The Fürstenweg, designed as an old
avenue of lime trees, leads to the floodplain forest and on to the banks
of the Salzach. It forms the axis of the castle building and the
Sternweiher, also extending far into the landscape.
The Great Garden
Axis starts with the fountains with a sculpture of the goddess Diana. As
a result, it forms the axis of symmetry of the ornamental large water
parterre to the east and continues in a straight line through the
hunting garden, the floodplain forest and over the Salzach to the
elevated Goldenstein Castle. Originally, the axis was deliberately
interrupted by the artificially created high strawberry mountain with
grottos as the center of the ornamental palace garden. The Great Garden
Axis was made even more visible in the landscape around 1730 by planting
a spruce avenue running on both sides in the hunting garden, at the same
time the Strawberry Mountain was removed. Another axis leads from Anif
Castle to Goldenstein Castle. A short stretch of this formerly longer
avenue is still visible today. Hellbrunn Palace forms a kind of triangle
with Goldenstein Palace and Anif Palace.
The Keltenweg (on today's
city boundary between Anif and the city of Salzburg) forms the long axis
to the west in the direction of Glanegg Castle.
The row of oaks in
Hellbrunn Palace Park is also a protected part of the landscape
(GLT100).
pictures and quotes
“What you see here of lovely
hills, lush meadows and sparkling waters, Markus Sittikus, Archbishop of
Salzburg and sovereign, not without pity admiring the neglected gifts of
nature, has girded with walls, adorned with theaters; he collected all
the different sources from a swamp and dedicated them to beloved
posterity in 1613.”
– Inscription on the central part of the Altemps
fountain
"Oh, what paradise on earth!
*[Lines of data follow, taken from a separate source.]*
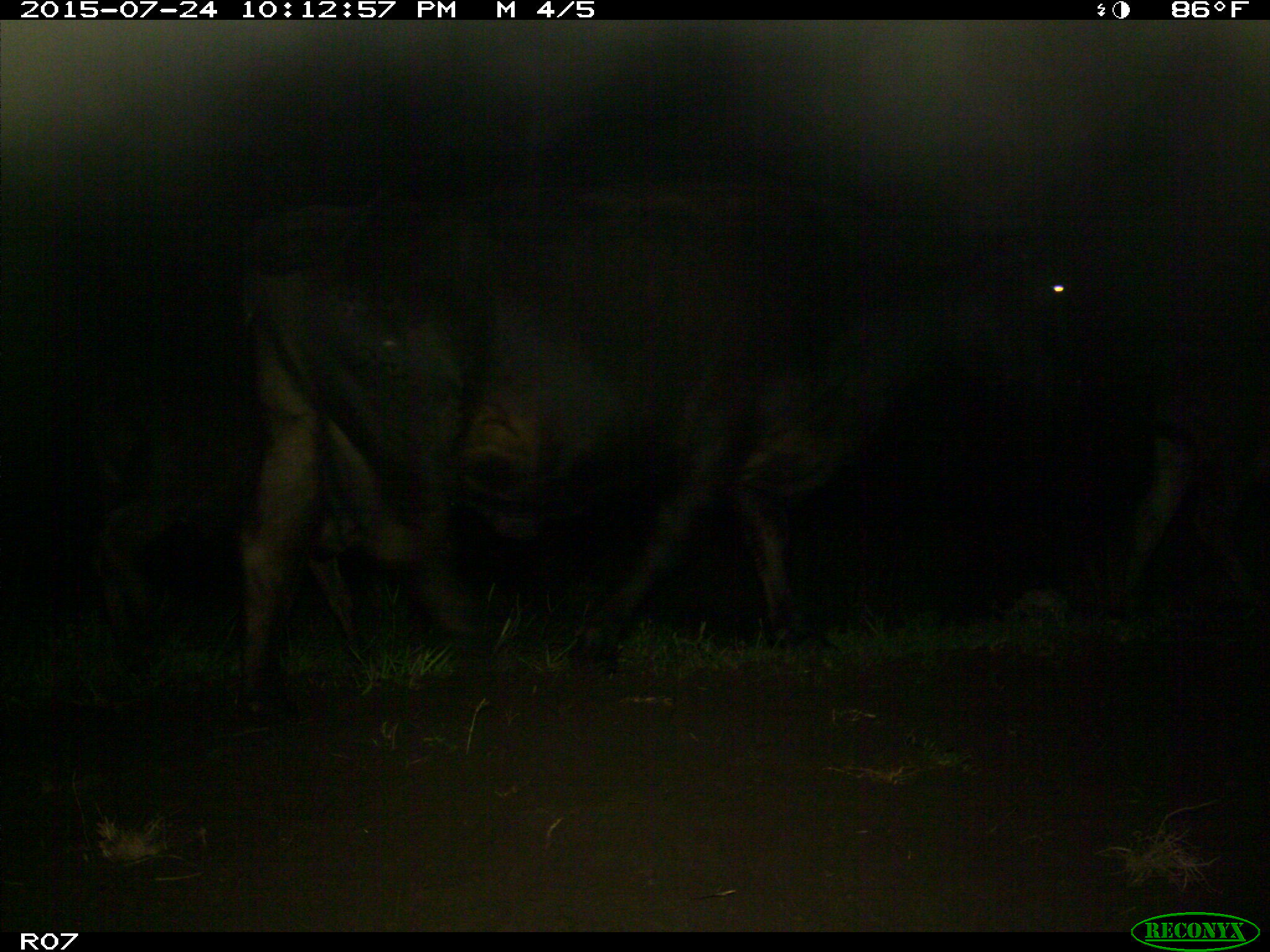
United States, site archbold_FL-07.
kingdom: Animalia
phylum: Chordata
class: Mammalia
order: Artiodactyla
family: Bovidae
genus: Bos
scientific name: Bos taurus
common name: domestic cow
Bos taurus (domestic cow).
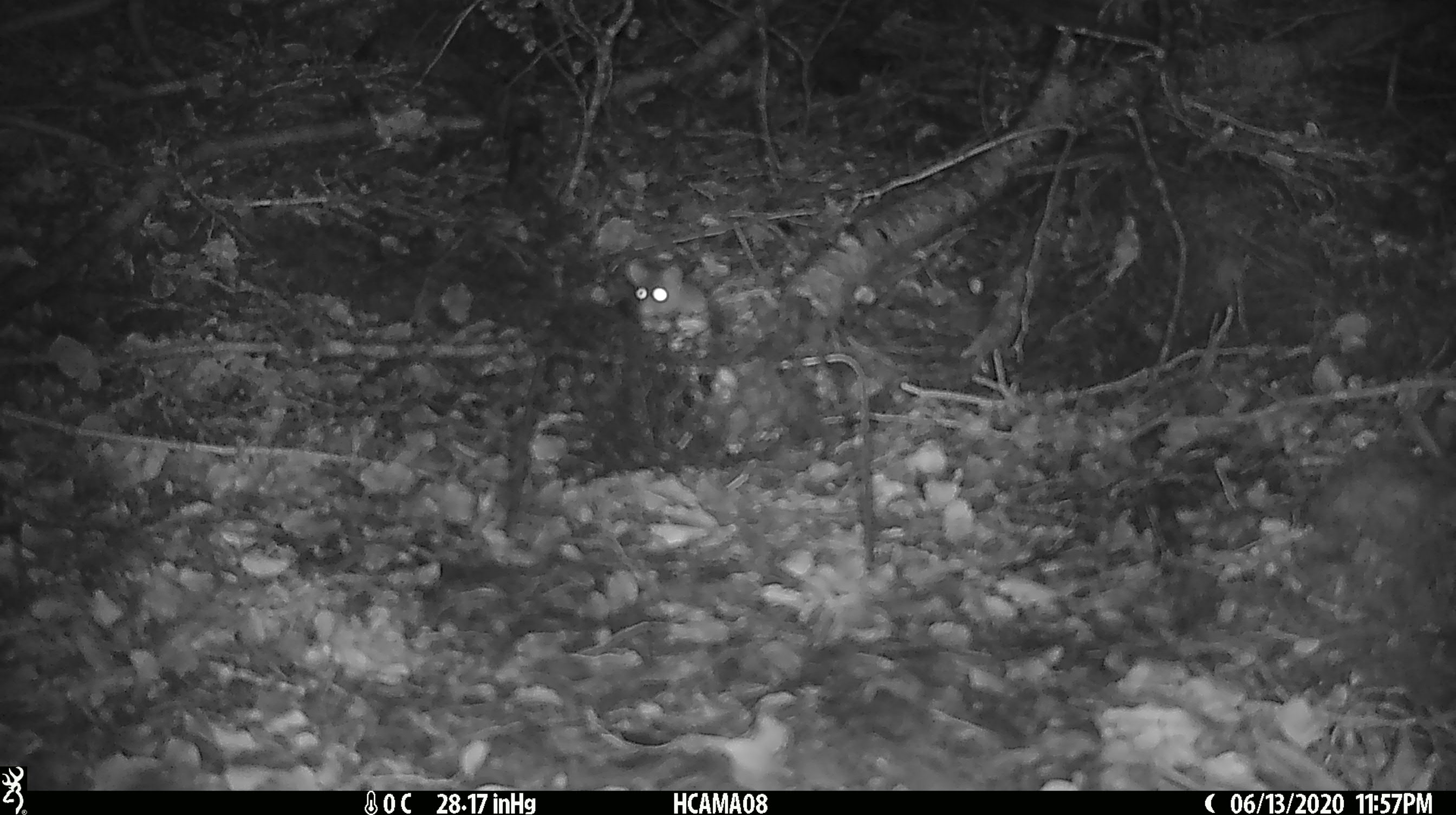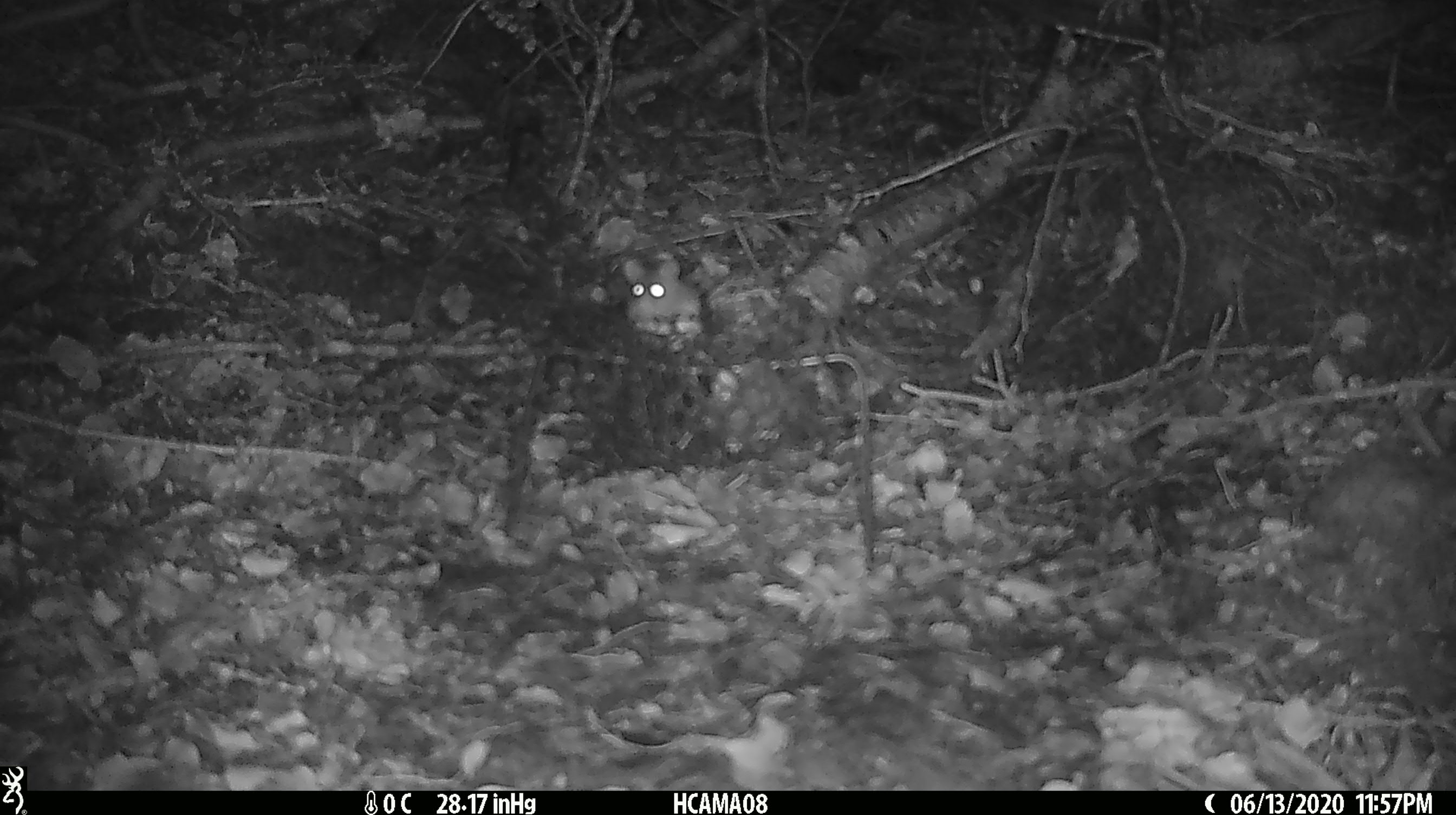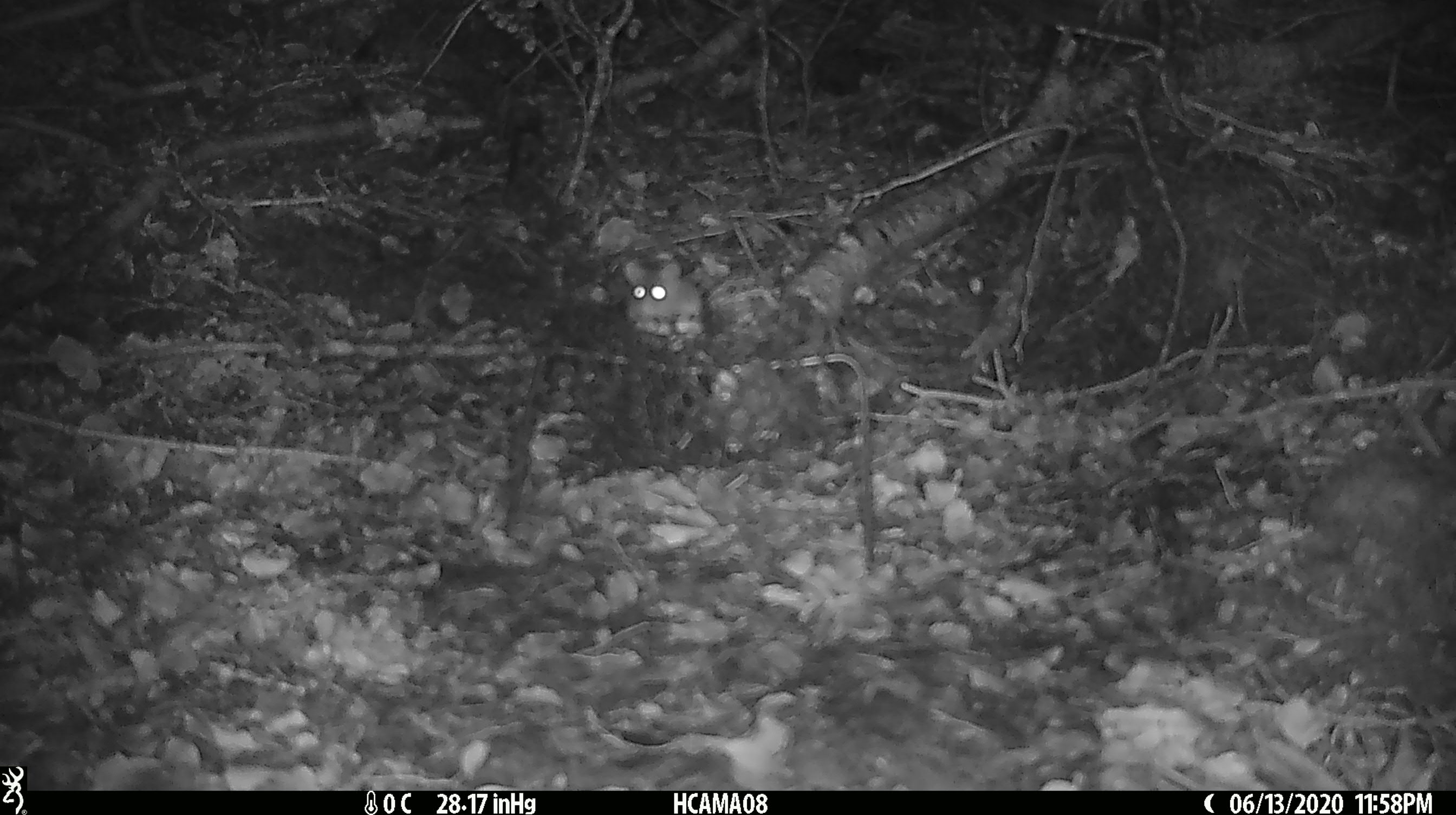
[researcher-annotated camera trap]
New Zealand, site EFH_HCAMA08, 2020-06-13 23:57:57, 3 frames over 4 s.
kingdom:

The garden: a labyrinth of
waters, a play of naiads, a theater of flowers, an arena of those who
look around, Capitol of statues, museum of graces, a wealth of reasoned
contemplation in joyful gaze! Oh sweet solitude! O mysterious forest fit
only for a king! I lose myself in such forests, more so than in a
labyrinth. I just don't have the words to describe everything. I find
Venice embodied in the waters, but Rome is summed up in the artificial
buildings, so to speak.”
– Domenico Gisberti, 1670
Future
design along the Fürstenweg
Hellbrunn's former historic gardens
within the castle walls are currently still being used as unattractive,
asphalted car parking spaces. The once representative access area from
Hellbrunner Allee to the east portal of the palace is currently also an
asphalt parking lot. A relocation of these very disruptive parking
spaces and the merging of the various car and bus parking spaces into
one closed parking lot would be an option. As a result, the design of
the asphalt surfaces according to historical models is important.